Resources / Architecture

Audit-ready by construction, not by clean-up

June 10, 2026·6 min read·Ithil Engineering

Ask most infrastructure software what happened to a work order last March and it will run a query against the current state of a row and infer the past. If that row was edited, the inference is wrong, and there is no way to tell. For a private company that is an inconvenience. For a government agency facing a public-records request, a dispute, or a federal audit, it is a liability.

Ithil is built the other way around. The record of what happened is the source of truth, and the current state is derived from it, not the reverse.

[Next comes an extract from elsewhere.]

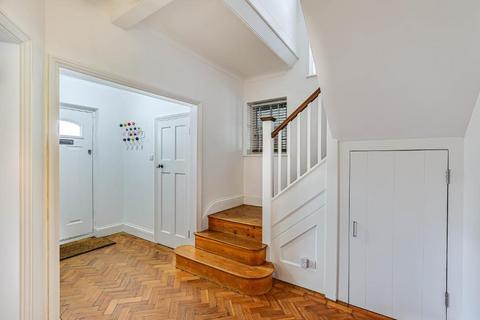 30 Manor Way, South Croydon, CR2 7BS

The event store is the system of record

Work orders and inspections are event-sourced. Every state change, created, assigned, transitioned, completed, approved, is appended to an immutable event store as a new fact. The row you see in a list is a projection rebuilt from those events. The history is not a log written alongside the data; it is the data.

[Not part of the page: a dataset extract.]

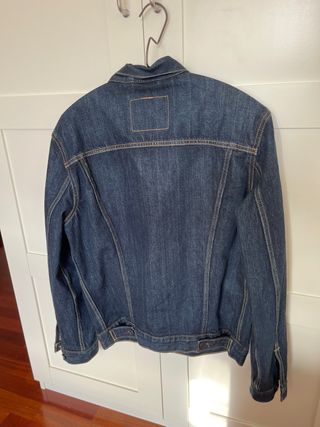 Cazadora vaquera Levis nueva talla M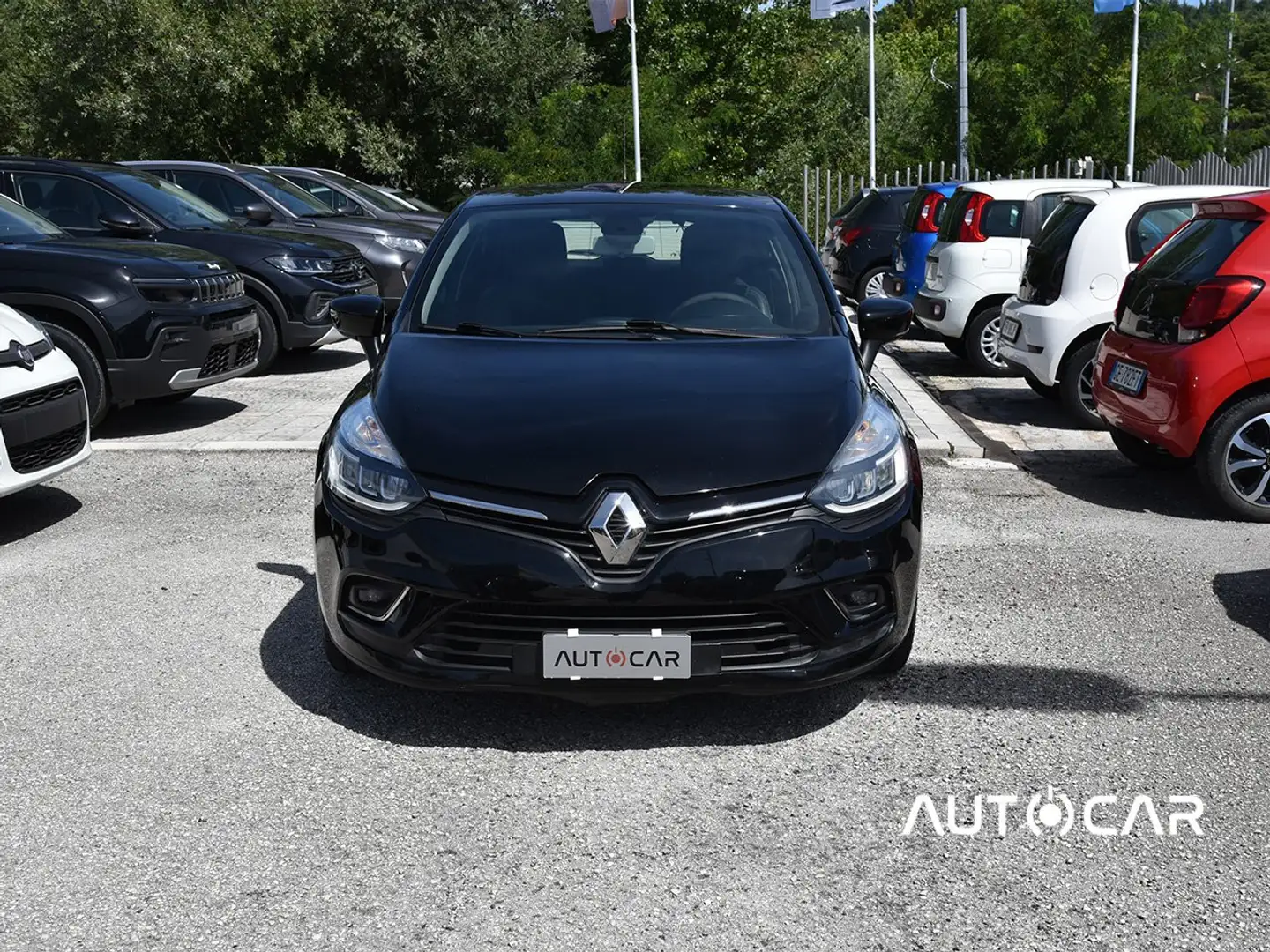 Renault Clio Clio IV 2017 0.9 tce Moschino Zen 90cv Noir - 2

That single decision changes what the platform can promise. You can reconstruct the exact state of any inspection at any point in time. You can answer “who changed this, when, and from what” without trusting that someone remembered to log it.

Tamper-evidence beyond access control

Access control keeps the wrong people out. It does nothing to prove the right people didn’t quietly change a record after the fact. So every aggregate’s events are linked in a SHA-256 hash chain: each event carries the hash of the one before it. Altering a historical event breaks every hash downstream of it, and the break is detectable by construction.

A background worker replays every chain across every tenant on a daily schedule and pages a human on any mismatch. Tampering is caught because the math stops adding up, not because an auditor happened to spot-check the right row.

Evidence the other side can verify without trusting us

The hard part of an audit trail is not generating it. It is convincing a skeptical third party, opposing counsel, a public-records officer, a 3PAO, that it is genuine. If verification requires trusting the vendor that produced it, it isn’t evidence.

Ithil exports audit evidence as cryptographically signed packets. A recipient verifies a packet offline, using an open-source command-line tool and their own copy of the trust anchor. They confirm the chain is intact and the signature is valid without trusting Ithil and without Ithil holding the key. The audit trail becomes verifiable by the party that actually needs to rely on it.

Why this matters for the daily workflow

None of this asks the field crew to do anything differently. An inspector records a finding; a supervisor approves a work order. The tamper-evident history accrues as a side effect of normal work. The difference shows up later, when a record is challenged and the answer is a verifiable fact instead of a best guess.

Compliance auditability isn’t a module you turn on. It’s a property of how the system stores what happened. Build it in at the substrate and every workflow above it inherits it.